É evidente que não é à ignorância ou mesmo a uma alegada estupidez das populações em causa, que podemos assacar as responsabilidades por tal atitude. Até porque se esquece que a qualidade de um povo tem sobretudo a ver com o modelo de sociedade que se adopta e o seu grau de desenvolvimento humano. E estes são, em grande parte, induzidos pelas suas elites e por aqueles que detêm o poder. E é talvez nestes últimos, mais do que naqueles, que temos de procurar as explicações para um conjunto de fenómenos que atravessam a sociedade portuguesa. Porque o que nos parecem ser as opções mais discutíveis e as escolhas mais disparatadas têm razões sociais, políticas e ideológicas profundas, a malha da nossa análise terá que ser bem mais fina.

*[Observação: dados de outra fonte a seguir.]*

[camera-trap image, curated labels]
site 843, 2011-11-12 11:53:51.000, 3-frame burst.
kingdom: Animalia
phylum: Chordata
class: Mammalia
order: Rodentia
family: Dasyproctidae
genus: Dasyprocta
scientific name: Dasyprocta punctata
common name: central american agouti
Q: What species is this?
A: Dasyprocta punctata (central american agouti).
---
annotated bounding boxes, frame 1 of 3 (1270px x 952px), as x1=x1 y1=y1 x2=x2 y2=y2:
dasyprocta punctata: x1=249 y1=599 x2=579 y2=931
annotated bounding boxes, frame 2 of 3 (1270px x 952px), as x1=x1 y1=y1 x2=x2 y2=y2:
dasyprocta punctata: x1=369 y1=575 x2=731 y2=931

Enfatizemos apenas um aspecto que nos parece verdadeiramente decisivo; o papel do paternalismo enquanto fenómeno estruturante da nossa sociedade. Este papel é, de resto, concomitante com a lógica da pretensa desideologização dos nossos tempos e o alegado apoliticismo da ordem neoliberal.
A tradição do poder estatal no nosso país é uma tradição eminentemente centralizadora, dando escassa margem de manobra a todos aqueles que não se encontram no Terreiro do Paço, ou que, de alguma forma, não têm capacidade para influenciar as decisões que aí são tomadas. Esta macrocefalia da capital tem, como reverso da medalha, a proliferação de miríades de redes de influência e compadrio locais e da manutenção das inúmeras prebendas e sinecuras dos pequenos poderes. A relatividade e fluidez dos mais elementares princípios éticos, a que assistimos nos dias de hoje, acaba por justificar o injustificável. Como disse no início da década de setenta do século passado o professor norte-americano John Rawls, na sua obra clássica de filosofia política Uma Teoria da Justiça, È fácil, para aqueles que possuem posições sociais mais poderosas, promover os seus interesses de forma injusta sem que se consiga demonstrar que ultrapassaram claramente os limites toleráveis. O óbvio desta constatação radica numa multiplicidade de elementos coadjuvantes dos quais não é despiciente a capacidade de controle sentimental das populações, numa dupla perspectiva ideológica e psicológica (de que, aliás, não podemos arredar o papel desempenhado por uma comunicação social subserviente quando não abertamente cúmplice). Tal como não se pode negar o poder económico e social de que estes tiranetes fazem uso para subjugar as populações.
O líder local é o mediador entre as populações que domina e o poder central. Essa posição acaba por granjear-lhe um estatuto muito particular junto de uns e de outros e a possibilidade de aceder a um conjunto de privilégios que, quando convenientemente usados, propiciam o feed back de todo o sistema e a perpetuação do seu poder. O paternalismo tem, nestas circunstâncias, um espaço de eleição.